━━━ Supplied text

NEW YORK (GenomeWeb) – New research suggests that an immune checkpoint protein called VISTA may serve as a target for future immunotherapy development in pancreatic ductal adenocarcinoma (PDAC), which is known for its poor outcomes and resistance to existing immune checkpoint therapies that target proteins such as PD-1 or CTLA4.

Researchers from the MD Anderson Cancer Center and elsewhere used Nanostring analyses, immunohistochemistry staining, and other approaches to profile immune cell infiltration and expression features in dozens of untreated primary or treated metastatic PDAC cases, comparing the microenvironment features to those found in 44 cases of untreated, metastatic melanoma — a tumor type that is far more apt to respond to available checkpoint blockade immunotherapies.

In the process, the team uncovered distinct relationships between tumor and microenvironment cells in the two cancer types, including VISTA-expressing immune cells that appeared to mark PDAC cases with poorer outcomes.

"Our study highlights VISTA-positive macrophages as one of the potential inhibitory cell types that may affect pancreatic cancer patients' clinical outcomes," the authors wrote in a study published online today in the Proceedings of the National Academy of Sciences.

"Pre-clinical data have established that VISTA can suppress T cell activation and hinders the development of tumor-specific immunity," they explained, though "data on the functionality of VISTA+ cells in human cancer lacking."

The research, done through the National Cancer Institute- and Parker Institute for Cancer Immunotherapy-funded Pancreatic Cancer Moon Shot program, demonstrated that immune cells such as the CD3, CD4, and CD8 T cells were largely excluded from the PDAC tumors relative to the infiltration patterns in melanoma. And T cells in general appeared particularly inept when it came to infiltrating metastatic PDAC, the researchers said, pointing to "poor immunogenicity" in these tumors.

━━━━━━
━━━ Study material

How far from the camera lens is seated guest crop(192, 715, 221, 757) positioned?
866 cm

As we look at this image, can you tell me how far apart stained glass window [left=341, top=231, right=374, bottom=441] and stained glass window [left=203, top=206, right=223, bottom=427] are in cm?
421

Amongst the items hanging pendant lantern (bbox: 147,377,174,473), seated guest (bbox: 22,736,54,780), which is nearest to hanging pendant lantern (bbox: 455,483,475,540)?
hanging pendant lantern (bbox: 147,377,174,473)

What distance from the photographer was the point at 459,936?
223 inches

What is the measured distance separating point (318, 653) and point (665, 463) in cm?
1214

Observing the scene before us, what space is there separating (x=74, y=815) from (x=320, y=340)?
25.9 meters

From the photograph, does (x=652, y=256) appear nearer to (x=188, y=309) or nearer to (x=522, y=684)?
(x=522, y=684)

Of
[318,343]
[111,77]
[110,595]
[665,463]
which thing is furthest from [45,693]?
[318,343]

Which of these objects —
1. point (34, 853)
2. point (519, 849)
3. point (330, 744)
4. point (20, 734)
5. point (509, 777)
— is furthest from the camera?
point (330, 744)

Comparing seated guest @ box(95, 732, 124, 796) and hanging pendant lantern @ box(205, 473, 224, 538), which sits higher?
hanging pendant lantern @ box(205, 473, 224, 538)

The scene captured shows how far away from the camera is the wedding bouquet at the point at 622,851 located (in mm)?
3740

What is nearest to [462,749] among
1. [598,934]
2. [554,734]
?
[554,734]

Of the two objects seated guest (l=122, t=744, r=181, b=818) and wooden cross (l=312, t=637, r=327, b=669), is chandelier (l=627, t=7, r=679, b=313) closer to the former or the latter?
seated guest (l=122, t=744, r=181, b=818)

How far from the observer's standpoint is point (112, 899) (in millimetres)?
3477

━━━━━━

§ Task item: Translate this sentence from the article on VISTA in pancreatic cancer into Spanish: "In the process, the team uncovered distinct relationships between tumor and microenvironment cells in the two cancer types, including VISTA-expressing immune cells that appeared to mark PDAC cases with poorer outcomes."

§ Answer: En el proceso, el equipo descubrió relaciones distintas entre las células tumorales y las del microambiente en los dos tipos de cáncer, incluidas células inmunitarias que expresan VISTA y que parecían señalar los casos de PDAC con peores resultados.